*** Quoted text ***

Australia needed only three Tests to win back the Border-Gavaskar Trophy, but the bigger domination was achieved by bat over ball - and by both sides. There were 40 centuries in the four games: 15 scored by batsmen, 25 conceded by bowlers, a series-record-equalling six by Nathan Lyon. Australia passed 500, and India 400, in all four first innings. The pitches started well, and got better. At Sydney, cricket could almost have been played for another week.

The death of Phillip Hughes, who had been in line for a Test comeback, hung over a series in which, otherwise, the dominant figures were the captains - though not those who were expected to lead. Steven Smith, who became locum when Michael Clarke was incapacitated by a hamstring in Adelaide, and Virat Kohli, who first filled in for M. S. Dhoni, then succeeded him on his Test retirement, formed batting barricades that proved all but impassable. Both in their mid-twenties and the form of their lives, they made four centuries each, and broke run-scoring records for this fixture. Smith's 769 runs at 128 improved on Bradman's 715 (1947-48); Kohli's 692 at 86 displaced Dravid's 619 (2003-04).

Arguably, a batting beanfeast suited both sides, what with a World Cup in the offing, and tensions having been aggravated in recent years by reciprocal insinuations of pitch doctoring. Now, of course, the nations are Big Three partners at the ICC, and shareholders in the Champions League. It will be interesting to see on what sort of surfaces Australia are required to defend the Trophy in India in early 2017.

Apart from the captains, the most effective batsmen were David Warner, who started with twin hundreds in Adelaide, and Chris Rogers, who reeled off half a dozen half-centuries; for India, Murali Vijay and Ajinkya Rahane were positive and acquisitive. Yet it was not the batting which proved decisive. The chief difference between the teams was the ability of Australia's bowlers to maintain discipline during the long periods where the bat inevitably held sway. Their attack had one genuinely bad day - the first at Brisbane, which was like running a marathon on the Nullarbor Plain. They bounced back admirably: new cap Josh Hazlewood survived a stern initiation to polish off the first innings, and Mitchell Johnson was suddenly irresistible in the second.

Lyon bowled nearly twice as many overs in the series as any of his teammates, and had 23 wickets at 34 to show for it. At Melbourne, Ryan Harris reinforced a Test-best 74 with match figures of six for 100. India's young pace attack was at least as fast as Australia's, but bedevilled by inaccuracy: only seven of their 2,857 deliveries hit the stumps, and only Ishant Sharma conceded fewer than four an over. Ravichandran Ashwin, excluded to India's cost in the First Test at Adelaide, did an effective holding job but, on pitches that deteriorated slowly, seldom looked too troublesome.

Though he had an indifferent time with the bat, Shane Watson collected seven catches, in a series where slips dropped more than they caught, and bowled 21 solid overs per Test, providing useful respite for the four specialists. His five handy wickets were obtained while conceding less than three an over, while India's fifth and sixth bowlers took a single wicket in 58 overs for 186 - a slight edge, perhaps, but a clear one. The beginning of the series had been overshadowed by the death of Hughes, whose funeral in Macksville on December 3 led to reordering of the Test dates.

*** Recorded information ***

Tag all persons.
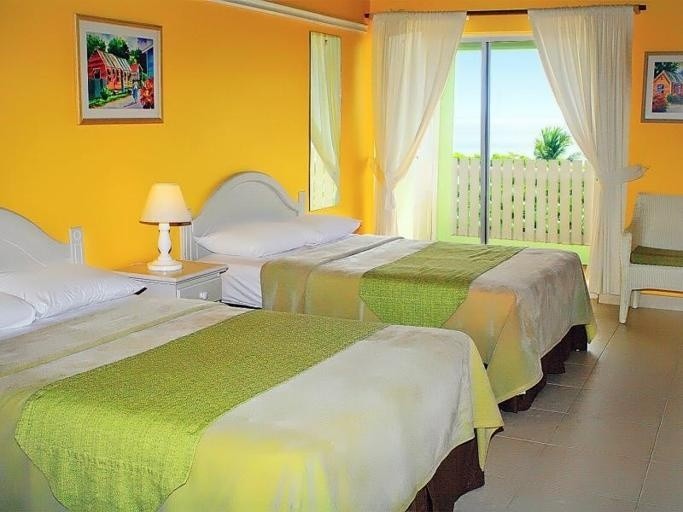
[131,78,140,104]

***

Could you retype the passage of the series review that begins at the words "Apart from the" and stops after "in the second."? Rely on the series review alone.

**The result:**
Apart from the captains, the most effective batsmen were David Warner, who started with twin hundreds in Adelaide, and Chris Rogers, who reeled off half a dozen half-centuries; for India, Murali Vijay and Ajinkya Rahane were positive and acquisitive. Yet it was not the batting which proved decisive. The chief difference between the teams was the ability of Australia's bowlers to maintain discipline during the long periods where the bat inevitably held sway. Their attack had one genuinely bad day - the first at Brisbane, which was like running a marathon on the Nullarbor Plain. They bounced back admirably: new cap Josh Hazlewood survived a stern initiation to polish off the first innings, and Mitchell Johnson was suddenly irresistible in the second.